Repair early and find the source of moisture

Save yourself $500 to $1000 right off the bat and avoid mold testing. Instead, just begin the repair as soon as possible. The Environmental Protection Agency does not suggest sampling for mold if visible.

I went years following the advice of realtors, landlords, tenants and contractors that mold testing is absolutely necessary. There are only two instances I can think of that mold testing might be a benefit. You are the buyer of a property and want to negotiate the price of the house because of a suspicious smell. The other is you are a contractor and need to prove the mold remediation work.

As a property buyer, gaining a reduction in price is as arbitrary as an external test. This type of IAQ is external and does not damage walls. The IAQ process is sampling the indoor air quality vs the outdoor air quality near the building. It compares the volume of mold spores between each air sample. Mold is everywhere on the earth. A comparison of mold spore count in the air may not indicate exactly how big of a problem exists inside the building and where. The information in the final IAQ report does not have enough information to negotiate property price. Your agent may suggest it because they want to avoid all liability.
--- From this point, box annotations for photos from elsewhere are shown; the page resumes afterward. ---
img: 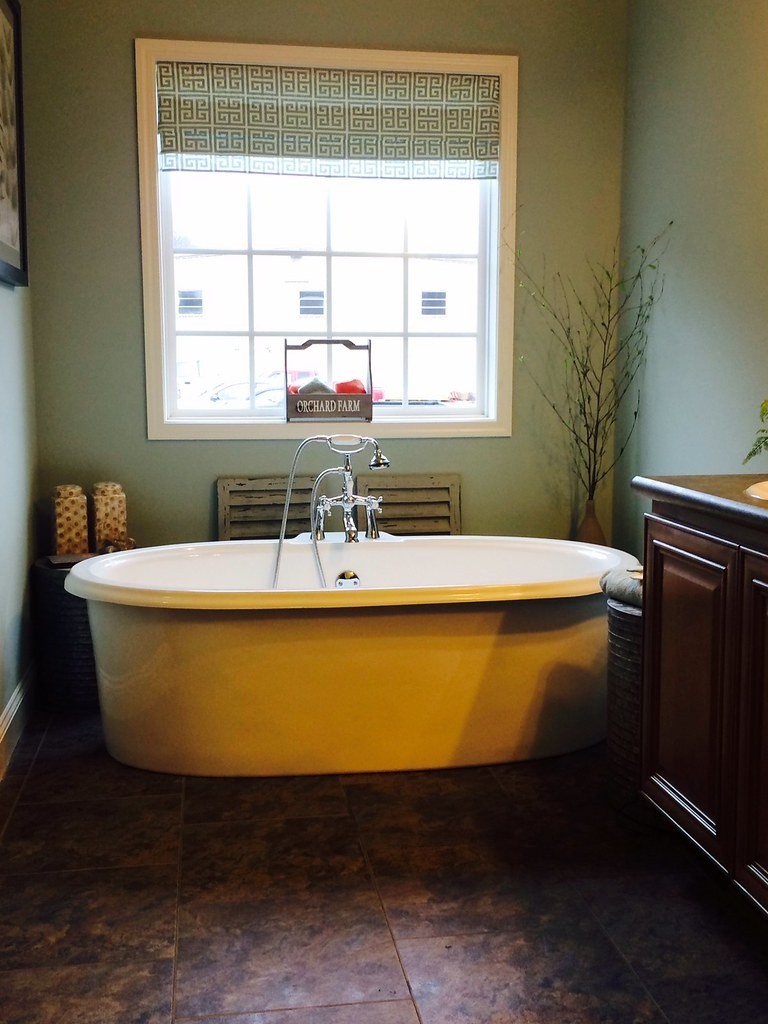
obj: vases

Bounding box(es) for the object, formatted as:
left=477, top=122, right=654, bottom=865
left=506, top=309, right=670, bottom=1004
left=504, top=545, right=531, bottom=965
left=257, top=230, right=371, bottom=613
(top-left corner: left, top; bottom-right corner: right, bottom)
left=578, top=499, right=606, bottom=546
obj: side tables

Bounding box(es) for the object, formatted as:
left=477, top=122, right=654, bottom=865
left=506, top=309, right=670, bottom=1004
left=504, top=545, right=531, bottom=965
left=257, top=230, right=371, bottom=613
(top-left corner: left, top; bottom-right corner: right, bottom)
left=601, top=599, right=643, bottom=823
left=32, top=562, right=99, bottom=714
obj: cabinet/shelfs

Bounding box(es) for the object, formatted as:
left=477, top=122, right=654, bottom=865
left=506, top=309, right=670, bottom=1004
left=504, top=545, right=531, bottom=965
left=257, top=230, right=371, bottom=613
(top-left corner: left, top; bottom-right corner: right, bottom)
left=637, top=497, right=768, bottom=918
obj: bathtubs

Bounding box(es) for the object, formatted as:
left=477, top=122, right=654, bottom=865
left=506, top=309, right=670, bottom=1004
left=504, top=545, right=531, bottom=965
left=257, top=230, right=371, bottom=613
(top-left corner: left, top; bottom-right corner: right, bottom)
left=65, top=534, right=643, bottom=777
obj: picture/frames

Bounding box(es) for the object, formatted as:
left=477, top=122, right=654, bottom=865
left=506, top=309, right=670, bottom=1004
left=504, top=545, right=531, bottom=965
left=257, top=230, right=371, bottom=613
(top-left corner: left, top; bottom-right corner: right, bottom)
left=0, top=0, right=28, bottom=288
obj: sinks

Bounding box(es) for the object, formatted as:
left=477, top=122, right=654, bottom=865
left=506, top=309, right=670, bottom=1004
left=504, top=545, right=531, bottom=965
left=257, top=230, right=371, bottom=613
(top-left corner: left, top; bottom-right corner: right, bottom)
left=744, top=481, right=768, bottom=500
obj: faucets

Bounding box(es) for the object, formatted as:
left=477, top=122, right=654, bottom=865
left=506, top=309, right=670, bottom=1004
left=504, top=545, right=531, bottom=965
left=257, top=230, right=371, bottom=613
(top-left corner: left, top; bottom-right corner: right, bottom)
left=308, top=436, right=390, bottom=539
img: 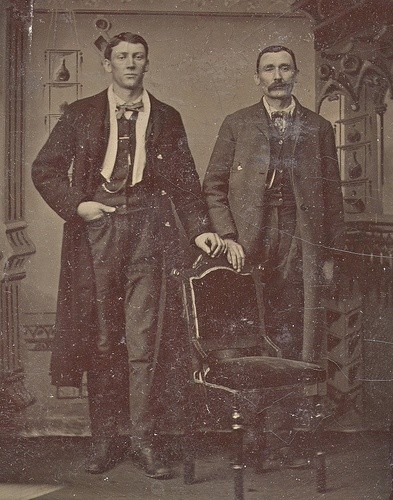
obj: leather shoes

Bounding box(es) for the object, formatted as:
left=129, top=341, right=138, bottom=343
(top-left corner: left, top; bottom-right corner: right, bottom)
left=132, top=447, right=176, bottom=479
left=83, top=438, right=114, bottom=473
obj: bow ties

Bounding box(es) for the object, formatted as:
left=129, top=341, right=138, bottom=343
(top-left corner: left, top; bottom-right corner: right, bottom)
left=117, top=102, right=145, bottom=119
left=271, top=111, right=294, bottom=124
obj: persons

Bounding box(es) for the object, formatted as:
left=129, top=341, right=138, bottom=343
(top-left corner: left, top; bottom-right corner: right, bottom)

A contractor may use IAQ testing to avoid liability too and simply prove that the mold spore count did decrease after remediation. It is great documentation but good preventative practices are a much way to solve the problem and save money.
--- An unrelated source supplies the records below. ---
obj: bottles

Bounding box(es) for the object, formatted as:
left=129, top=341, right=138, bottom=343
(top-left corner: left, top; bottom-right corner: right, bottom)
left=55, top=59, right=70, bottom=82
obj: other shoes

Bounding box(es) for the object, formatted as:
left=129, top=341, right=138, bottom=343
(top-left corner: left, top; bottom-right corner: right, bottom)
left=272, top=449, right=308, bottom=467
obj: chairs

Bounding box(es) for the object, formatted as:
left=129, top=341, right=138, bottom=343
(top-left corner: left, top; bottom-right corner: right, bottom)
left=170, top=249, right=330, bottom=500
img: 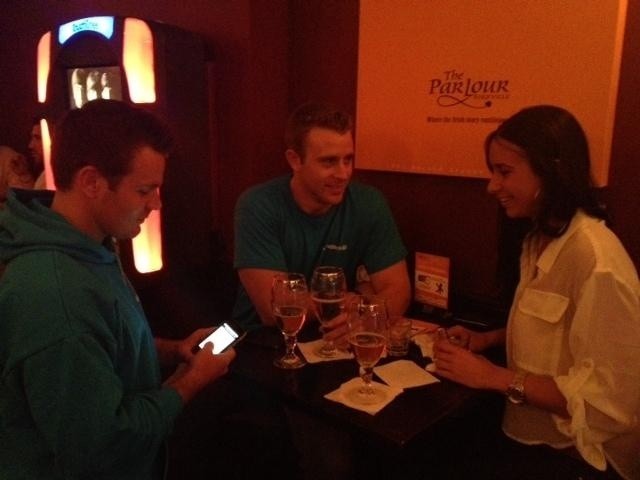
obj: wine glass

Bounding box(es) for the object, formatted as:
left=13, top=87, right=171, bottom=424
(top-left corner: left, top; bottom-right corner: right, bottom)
left=272, top=266, right=387, bottom=404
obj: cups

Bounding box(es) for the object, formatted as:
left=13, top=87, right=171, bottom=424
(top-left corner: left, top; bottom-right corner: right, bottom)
left=387, top=316, right=412, bottom=356
left=435, top=326, right=470, bottom=351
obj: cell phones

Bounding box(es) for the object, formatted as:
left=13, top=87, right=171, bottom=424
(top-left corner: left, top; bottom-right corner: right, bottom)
left=192, top=319, right=247, bottom=357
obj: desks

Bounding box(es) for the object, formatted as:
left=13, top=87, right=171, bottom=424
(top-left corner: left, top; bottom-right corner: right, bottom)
left=224, top=308, right=506, bottom=480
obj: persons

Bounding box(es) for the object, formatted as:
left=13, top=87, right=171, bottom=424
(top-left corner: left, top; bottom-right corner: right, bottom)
left=0, top=98, right=237, bottom=480
left=226, top=103, right=413, bottom=480
left=432, top=103, right=640, bottom=480
left=27, top=112, right=56, bottom=189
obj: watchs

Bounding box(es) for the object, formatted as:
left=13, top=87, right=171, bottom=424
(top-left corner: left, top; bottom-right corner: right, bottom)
left=504, top=370, right=529, bottom=408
Landlords follow the EPA's guide to mold and moisture prevention and provide your tenants with a mold addendum. It will basically inform the tenant they must be responsible to report moisture or leaks to the landlord right a way.

Simply said by the EPA

­Renters: Report all plumbing leaks and moisture problems immediately to your building owner, manager, or superintendent. In cases where persistent water problems are not addressed, you may want to contact local, state, or federal health or housing authorities.